О гражданском же браке на Руси говорили только в юридических аудиториях и, может быть, в очень редких гостиных. Но лет шесть тому назад о нем заговорили несколько поживее в журналах, и в то же время в обществе показалась к нему довольно значительная симпатия. Симпатия эта исходила преимущественно со стороны молодых женщин среднего круга, вышедших несчастливо замуж и, вдобавок, незнакомых хорошенько с условиями гражданского брака, а простосердечно полагавших, что гражданский брак значит — сегодня жила, а завтра встала да и ушла в сторону. Но все это поговорилось и забылось: люди, встречаясь с надобностью обходить закон, обходили его по-прежнему, как могли и как умели, а дела шли своим порядком.
Но вдруг завязывается здесь, в Петербурге, сначала очень небольшая шайка людей, усвоивших себе будто бы какие-то новые убеждения и провозгласивших новые принципы. Принципы эти состояли в отрицании почти всего, выработанного цивилизациею.

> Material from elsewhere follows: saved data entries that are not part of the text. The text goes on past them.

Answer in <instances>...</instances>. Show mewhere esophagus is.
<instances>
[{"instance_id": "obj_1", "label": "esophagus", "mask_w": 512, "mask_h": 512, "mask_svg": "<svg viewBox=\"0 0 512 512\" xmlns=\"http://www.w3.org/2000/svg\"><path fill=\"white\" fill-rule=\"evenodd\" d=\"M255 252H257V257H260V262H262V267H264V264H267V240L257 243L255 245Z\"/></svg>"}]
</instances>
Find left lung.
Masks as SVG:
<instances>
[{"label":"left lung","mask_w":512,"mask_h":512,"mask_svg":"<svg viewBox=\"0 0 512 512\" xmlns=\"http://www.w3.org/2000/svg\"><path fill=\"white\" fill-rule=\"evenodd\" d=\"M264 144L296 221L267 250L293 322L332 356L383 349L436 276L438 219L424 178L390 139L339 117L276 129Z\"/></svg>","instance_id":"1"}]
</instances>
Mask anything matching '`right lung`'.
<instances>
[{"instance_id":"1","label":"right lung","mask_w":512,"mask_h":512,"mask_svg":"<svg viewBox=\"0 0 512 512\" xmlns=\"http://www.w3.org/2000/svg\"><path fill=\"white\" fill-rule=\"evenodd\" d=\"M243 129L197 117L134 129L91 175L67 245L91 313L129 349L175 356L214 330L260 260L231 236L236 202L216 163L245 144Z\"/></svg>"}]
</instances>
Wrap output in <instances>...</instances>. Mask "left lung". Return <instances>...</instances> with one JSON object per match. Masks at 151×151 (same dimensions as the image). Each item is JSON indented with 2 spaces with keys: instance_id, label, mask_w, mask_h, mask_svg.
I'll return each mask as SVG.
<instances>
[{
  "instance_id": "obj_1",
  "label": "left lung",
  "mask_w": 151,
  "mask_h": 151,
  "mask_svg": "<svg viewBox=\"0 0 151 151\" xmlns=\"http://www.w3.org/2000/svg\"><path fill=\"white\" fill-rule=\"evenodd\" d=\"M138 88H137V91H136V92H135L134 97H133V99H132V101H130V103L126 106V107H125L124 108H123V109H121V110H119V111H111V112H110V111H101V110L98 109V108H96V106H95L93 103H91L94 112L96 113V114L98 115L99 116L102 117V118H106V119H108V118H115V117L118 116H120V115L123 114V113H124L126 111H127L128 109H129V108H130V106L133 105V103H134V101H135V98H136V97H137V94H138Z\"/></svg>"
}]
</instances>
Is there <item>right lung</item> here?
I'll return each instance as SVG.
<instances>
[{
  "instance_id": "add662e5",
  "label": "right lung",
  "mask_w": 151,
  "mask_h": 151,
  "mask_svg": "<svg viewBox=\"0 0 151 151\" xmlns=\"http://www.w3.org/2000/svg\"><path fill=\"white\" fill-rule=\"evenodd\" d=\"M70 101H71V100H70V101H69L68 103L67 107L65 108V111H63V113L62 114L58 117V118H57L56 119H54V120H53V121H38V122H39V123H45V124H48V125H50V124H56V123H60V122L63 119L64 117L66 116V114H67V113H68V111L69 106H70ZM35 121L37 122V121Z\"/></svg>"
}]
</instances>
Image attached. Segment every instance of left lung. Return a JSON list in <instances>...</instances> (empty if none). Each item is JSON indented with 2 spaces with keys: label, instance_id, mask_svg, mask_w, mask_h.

Отрицатели размножались быстро, как кролики, и умножились до того, что имя им стало легион. Очень долго они бесчинствовали в провинциях и в столицах, и бесчинствовали самым разнообразнейшим образом: сеяли смуты в семьях, принимали участие в разных глупых заговорцах, проповедовали разврат, называли безверие просвещением и были противны обществу почти с самого начала. Но общество, непривычное к самостоятельности мнений и еще менее к самостоятельности выражения этих мнений, сделало непростительный промах — оно церемонилось с этими людьми, и церемонилось более, чем это было позволительно в его законнейших интересах. А меж тем они укрепились, пустили во все стороны усы, завербовали в свой лагерь множество скорбных головами мужчин и женщин — и выросла вещь, которой нет подобной ни в одной стране: явился нигилизм. Это уже было учение, требующее ни более, ни менее, как упразднения религии, уничтожения семейного начала, отмены прав собственности и наследства, непосредственной перемены существующего образа правления на социально-демократическую республику и, между прочим, игнорирующее брак, как учреждение, совершенно лишнее и по существу своему, и по форме.
Нигилисты, в отмену церковного брака, не домогались французского брака по контракту, который, собственно, один только и считается “гражданским браком”, а совсем не признавали для человека обязательным, вступив в тесный союз с женщиной, стремиться к упрочению этого союза на целую жизнь. Они домогались исключить из своих связей с женщинами всякую солидность и прочность. Их отношения могли быть однолетние, одномесячные, однодневные и даже одноминутные; но они только не должны были составлять особенного секрета и за то назывались на нигилистическом языке гражданскими или, сколько нам известно, еще чаще естественными браками.